There is what feels like an attempt to give the movie a more modern plot narrative as well. In the legends, the Sheriff of Nottingham (and King John) are simply greedy and cruel; they torture the villagers and steal their money for their own enrichment. In Bathurst’s movie, there’s a powerfully anti-Islamic sentiment coming from the Sheriff that ties in with Robin’s experiences in the Third Crusade, and drives the animosity more significantly than Robin’s historical ambition to simply take from the rich and give to the poor. Between this, and the fact that Egerton’s Robin is an all-out action hero swinging from buildings and firing arrows from a suspiciously-modern looking bow and arrow whilst still in mid-air, and this feels more like an 'Assassin’s Creed' movie than it does anything else. If it weren’t for the title, we might have been persuaded to believe we were watching ‘Assassin’s Creed 2’.
The representation of women in the movie also leaves a lot to be desired. There is only one woman in the entire cast whose character even gets the dignity of having a name; and that would be Eve Hewson playing Maid Marian. In an era of increasingly strong female leads in action movies (what with ‘Wonder Woman’,’Bat Girl’ and ‘Captain Marvel’ all having either made or promising to make an impact within the genre), Hewson’s role is essentially to look pretty, get scared, and need rescuing rather a lot. It looks and feels regressive. Again, if this was a traditional telling of the tale, writing such a weak female lead could be acceptable because that’s how she’s generally represented in the stories. When everything else has been given a modern polish and twist, it seems incredible that she wasn’t given a more empowering role.
Propping up the cast is Jamie Foxx, playing a character who despite being named ‘John’ and therefore presumably substituting for Little John from the legend, is actually a ninja guru who came back from the Crusades with Robin and to all intents and purposes plays Morgan Freeman’s character from ‘Prince of Thieves’. His role as Robin’s mentor is seemingly limited to shouting advice at his protege in montage scenes that ‘Rocky’ would be proud of.

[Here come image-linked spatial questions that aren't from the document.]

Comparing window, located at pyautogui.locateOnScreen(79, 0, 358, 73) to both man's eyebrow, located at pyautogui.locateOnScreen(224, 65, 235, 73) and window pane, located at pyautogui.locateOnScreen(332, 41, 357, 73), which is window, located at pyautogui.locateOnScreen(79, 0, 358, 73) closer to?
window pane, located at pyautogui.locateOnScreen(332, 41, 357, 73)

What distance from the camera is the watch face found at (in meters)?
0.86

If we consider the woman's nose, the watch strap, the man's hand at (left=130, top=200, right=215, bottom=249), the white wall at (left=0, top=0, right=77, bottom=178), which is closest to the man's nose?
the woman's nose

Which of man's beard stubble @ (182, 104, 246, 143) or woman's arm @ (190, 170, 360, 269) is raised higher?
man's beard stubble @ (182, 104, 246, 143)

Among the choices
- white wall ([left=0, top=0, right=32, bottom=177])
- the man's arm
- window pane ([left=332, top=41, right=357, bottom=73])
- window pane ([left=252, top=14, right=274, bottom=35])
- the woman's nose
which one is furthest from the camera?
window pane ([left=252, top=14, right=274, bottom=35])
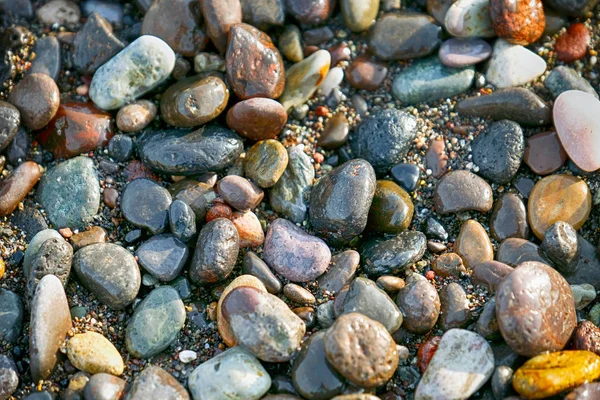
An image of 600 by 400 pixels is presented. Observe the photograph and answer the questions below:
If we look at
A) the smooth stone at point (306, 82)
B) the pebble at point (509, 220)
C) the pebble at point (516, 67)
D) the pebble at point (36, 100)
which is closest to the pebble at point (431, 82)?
the pebble at point (516, 67)

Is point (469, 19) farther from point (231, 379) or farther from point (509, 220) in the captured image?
point (231, 379)

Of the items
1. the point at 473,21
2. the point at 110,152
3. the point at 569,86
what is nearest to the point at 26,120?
the point at 110,152

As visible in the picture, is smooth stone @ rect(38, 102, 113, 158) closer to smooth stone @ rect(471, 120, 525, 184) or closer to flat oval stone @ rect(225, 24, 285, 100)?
flat oval stone @ rect(225, 24, 285, 100)

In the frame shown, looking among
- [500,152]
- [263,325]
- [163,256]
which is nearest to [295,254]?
[263,325]

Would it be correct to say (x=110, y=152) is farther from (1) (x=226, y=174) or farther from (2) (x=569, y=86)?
(2) (x=569, y=86)

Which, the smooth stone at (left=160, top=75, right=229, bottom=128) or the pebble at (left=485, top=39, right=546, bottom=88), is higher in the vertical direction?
the smooth stone at (left=160, top=75, right=229, bottom=128)

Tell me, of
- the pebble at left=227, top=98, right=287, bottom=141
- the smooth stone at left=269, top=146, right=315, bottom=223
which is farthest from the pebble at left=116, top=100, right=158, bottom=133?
the smooth stone at left=269, top=146, right=315, bottom=223

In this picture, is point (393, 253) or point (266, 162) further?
point (266, 162)

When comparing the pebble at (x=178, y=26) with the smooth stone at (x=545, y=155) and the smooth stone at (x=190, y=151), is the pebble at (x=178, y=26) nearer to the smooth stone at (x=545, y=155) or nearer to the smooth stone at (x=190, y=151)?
the smooth stone at (x=190, y=151)
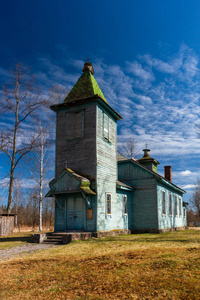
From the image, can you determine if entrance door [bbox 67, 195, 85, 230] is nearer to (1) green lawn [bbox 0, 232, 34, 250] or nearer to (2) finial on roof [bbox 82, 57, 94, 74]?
(1) green lawn [bbox 0, 232, 34, 250]

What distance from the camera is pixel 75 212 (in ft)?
55.1

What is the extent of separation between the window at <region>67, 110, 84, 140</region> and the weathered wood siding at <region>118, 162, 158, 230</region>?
6756 mm

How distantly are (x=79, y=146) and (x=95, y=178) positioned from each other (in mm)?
2767

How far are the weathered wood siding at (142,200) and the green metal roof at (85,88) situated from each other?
24.1 feet

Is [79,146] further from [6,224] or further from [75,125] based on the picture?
[6,224]

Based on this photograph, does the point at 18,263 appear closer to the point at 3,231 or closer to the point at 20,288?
the point at 20,288

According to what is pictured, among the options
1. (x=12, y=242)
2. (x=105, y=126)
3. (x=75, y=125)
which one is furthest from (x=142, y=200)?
(x=12, y=242)

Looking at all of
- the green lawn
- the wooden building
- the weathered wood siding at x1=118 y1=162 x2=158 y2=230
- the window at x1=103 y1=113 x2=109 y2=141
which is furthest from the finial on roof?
the green lawn

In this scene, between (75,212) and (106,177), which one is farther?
(106,177)

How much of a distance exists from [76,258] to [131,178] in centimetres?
1440

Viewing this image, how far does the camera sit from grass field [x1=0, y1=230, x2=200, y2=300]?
5.46m

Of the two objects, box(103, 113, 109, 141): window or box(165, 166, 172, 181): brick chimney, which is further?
box(165, 166, 172, 181): brick chimney

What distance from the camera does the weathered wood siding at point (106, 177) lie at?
17.1m

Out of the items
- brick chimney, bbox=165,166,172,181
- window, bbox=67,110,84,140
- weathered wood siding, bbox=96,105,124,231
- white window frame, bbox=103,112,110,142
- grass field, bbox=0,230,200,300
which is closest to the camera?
grass field, bbox=0,230,200,300
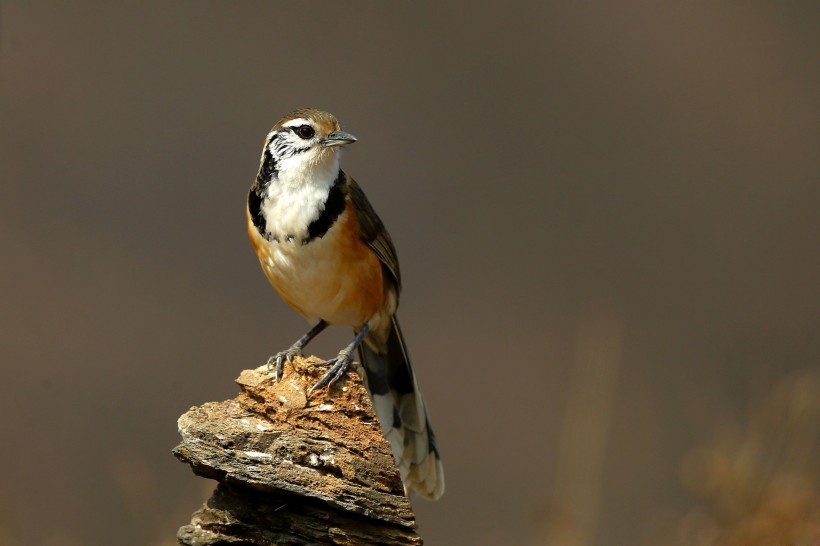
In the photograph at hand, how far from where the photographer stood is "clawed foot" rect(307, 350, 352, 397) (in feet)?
20.4

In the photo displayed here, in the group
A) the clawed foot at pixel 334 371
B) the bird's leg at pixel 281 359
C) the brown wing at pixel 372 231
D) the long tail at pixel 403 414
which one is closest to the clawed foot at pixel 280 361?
the bird's leg at pixel 281 359

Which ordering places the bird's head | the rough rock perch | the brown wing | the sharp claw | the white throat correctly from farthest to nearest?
the brown wing
the bird's head
the white throat
the sharp claw
the rough rock perch

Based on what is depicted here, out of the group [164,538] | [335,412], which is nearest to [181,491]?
[164,538]

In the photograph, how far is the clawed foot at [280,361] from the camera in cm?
631

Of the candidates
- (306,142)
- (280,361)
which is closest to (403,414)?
(280,361)

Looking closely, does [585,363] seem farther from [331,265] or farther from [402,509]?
[402,509]

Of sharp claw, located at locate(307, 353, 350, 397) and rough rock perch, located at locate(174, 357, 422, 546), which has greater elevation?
sharp claw, located at locate(307, 353, 350, 397)

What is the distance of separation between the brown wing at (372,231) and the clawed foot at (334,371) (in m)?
1.10

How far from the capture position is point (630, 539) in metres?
11.6

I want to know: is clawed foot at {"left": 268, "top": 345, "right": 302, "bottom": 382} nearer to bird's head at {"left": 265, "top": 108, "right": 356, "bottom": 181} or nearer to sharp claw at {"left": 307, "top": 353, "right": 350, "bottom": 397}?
sharp claw at {"left": 307, "top": 353, "right": 350, "bottom": 397}

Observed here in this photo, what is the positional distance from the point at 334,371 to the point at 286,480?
0.80 metres

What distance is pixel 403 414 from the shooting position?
25.9 ft

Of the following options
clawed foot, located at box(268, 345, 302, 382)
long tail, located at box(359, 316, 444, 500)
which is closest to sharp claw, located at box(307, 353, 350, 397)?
clawed foot, located at box(268, 345, 302, 382)

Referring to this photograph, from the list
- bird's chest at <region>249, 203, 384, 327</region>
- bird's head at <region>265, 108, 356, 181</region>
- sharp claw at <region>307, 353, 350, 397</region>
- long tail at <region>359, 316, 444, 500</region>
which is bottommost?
sharp claw at <region>307, 353, 350, 397</region>
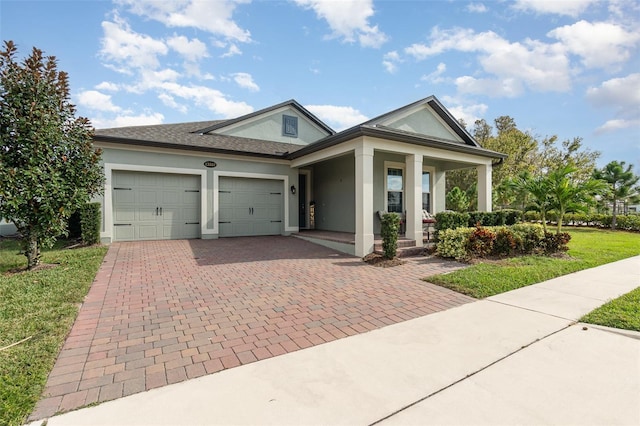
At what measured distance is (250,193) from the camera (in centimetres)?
1191

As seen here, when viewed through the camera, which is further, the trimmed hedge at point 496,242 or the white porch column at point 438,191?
the white porch column at point 438,191

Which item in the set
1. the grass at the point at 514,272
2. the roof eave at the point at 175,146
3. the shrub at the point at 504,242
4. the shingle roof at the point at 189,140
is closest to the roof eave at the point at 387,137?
the roof eave at the point at 175,146

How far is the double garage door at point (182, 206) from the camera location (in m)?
9.91

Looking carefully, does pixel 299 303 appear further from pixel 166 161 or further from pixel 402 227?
pixel 166 161

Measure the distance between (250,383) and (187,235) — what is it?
9378 mm

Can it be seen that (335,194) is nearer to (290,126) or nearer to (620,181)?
(290,126)

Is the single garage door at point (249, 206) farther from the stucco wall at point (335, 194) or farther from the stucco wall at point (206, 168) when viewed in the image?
the stucco wall at point (335, 194)

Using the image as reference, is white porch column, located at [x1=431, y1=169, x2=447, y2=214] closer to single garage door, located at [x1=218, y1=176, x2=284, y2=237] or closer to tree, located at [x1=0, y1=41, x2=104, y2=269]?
single garage door, located at [x1=218, y1=176, x2=284, y2=237]

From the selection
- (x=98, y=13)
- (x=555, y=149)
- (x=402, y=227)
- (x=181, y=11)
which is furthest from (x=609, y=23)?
(x=555, y=149)

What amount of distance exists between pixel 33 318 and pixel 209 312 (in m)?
2.09

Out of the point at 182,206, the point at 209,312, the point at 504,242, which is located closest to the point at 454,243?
the point at 504,242

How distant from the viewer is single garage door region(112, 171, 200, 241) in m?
9.82

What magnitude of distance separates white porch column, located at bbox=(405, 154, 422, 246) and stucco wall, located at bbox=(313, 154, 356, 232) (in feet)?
9.49

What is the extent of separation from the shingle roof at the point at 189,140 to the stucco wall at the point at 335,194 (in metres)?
1.93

The movie actually starts with a voiceover telling you to ‘forget history’; which is sage advice given that completely forgetting everything you know about history and Robin Hood is the only way an audience would ever be able to make any sense of this film whatsoever. It’s also presumably the same advice that Ben Chandler and David James Kelly gave to each other before they sat down to write the screenplay.
We understand the appeal of turning to Robin Hood as source material. We live in the age of the superhero movie, where audiences are trained to want to see larger-than-life tales of heroism and superhuman ability all the time. Using Robin Hood is much cheaper for a studio than the millions of pounds involved in licensing characters from Marvel or DC Comics, and comes with the bonus of not having comic book fans micro-analyzing every frame of the film to tell you exactly where and how you’ve got it all wrong. But when that source material is twisted almost beyond all recognition, you’re left to wonder what the point was.
Whilst we will always have respect for people who try to bring something new to an old formula, those same people work with the constant risk that bringing that ‘something new’ might spoil that old formula completely. In the case of ‘Robin Hood’, that’s regrettably exactly what’s happened. The ending of the film threatens a sequel. We’d bet against it ever happening.